Appeals Court to Rehear Armenian Genocide Lawsuit Ruling
SAN FRANCISCO—A federal appeals court on Monday took up the thorny issue of whether California law declaring there was an Armenian genocide in Turkey conflicts with U.S. foreign policy. A full panel of 9th Circuit judges will reconsider a three-judge panel’s reversal late last year of its own 2009 ruling in the case.
That December 2010 decision found no federal policy forbidding California from recognizing the World War I-era killing of more than 1,500,000 Armenians as a genocide.
Vazken Movsesian and other Californians of Armenian descent sought damages for bad faith, breach of contract and constructive trust in 2003 from two German insurers owned by Munich Re AG. The suit claimed that California law gave victims until the end of 2010 to file insurance claims related to the mass extermination of Armenians in the Ottoman Empire between 1915 and 1923.
The District Court found that the foreign affairs doctrine did not pre-empt the state law, but the original appellate panel dismissed the claims as pre-empted by federal foreign policy. On rehearing, however, the panel found “no express federal policy forbidding states to use the term ‘Armenian genocide,’ and reversed.
It’s the third time in two years the 9th U.S. Circuit Court of Appeals has confronted the politically charged question.
On Monday, the court’s chief justice announced in a brief statement that a majority of judges had voted to rehear the case — a move that wipes out the 2010 decision.
The insurers argue California’s law should be struck down because it conflicts with U.S. foreign policy, which they say sides with Turkey in refusing to call the Armenian deaths genocide.

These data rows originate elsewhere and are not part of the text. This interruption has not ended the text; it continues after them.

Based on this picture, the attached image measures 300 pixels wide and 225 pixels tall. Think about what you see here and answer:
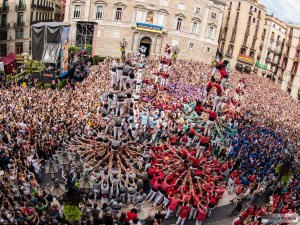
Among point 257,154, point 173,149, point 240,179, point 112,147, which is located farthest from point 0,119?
point 257,154

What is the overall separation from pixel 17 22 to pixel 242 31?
37.9 metres

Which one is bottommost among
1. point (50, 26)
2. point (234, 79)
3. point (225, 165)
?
point (225, 165)

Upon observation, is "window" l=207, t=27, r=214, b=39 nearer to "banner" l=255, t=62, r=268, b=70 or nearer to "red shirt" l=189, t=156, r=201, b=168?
"banner" l=255, t=62, r=268, b=70

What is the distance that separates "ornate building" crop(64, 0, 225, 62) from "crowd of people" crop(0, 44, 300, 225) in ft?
70.7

Turkey describes the deaths as resulting from civil unrest that accompanied the collapse of the Ottoman Empire.
The insurers point to decisions by former presidents Bill Clinton and George W. Bush to defeat congressional legislation that would have recognized an Armenian genocide.
Lawyers for the heirs argue those presidential views are not official policy. They say the United States lacks a formal position, which means the California law is not in conflict with any national policy.
Lawyers representing the heirs have filed similar lawsuits against New York Life Insurance Co. and French insurer AXA, which were settled in 2005 for a combined $37.5 million.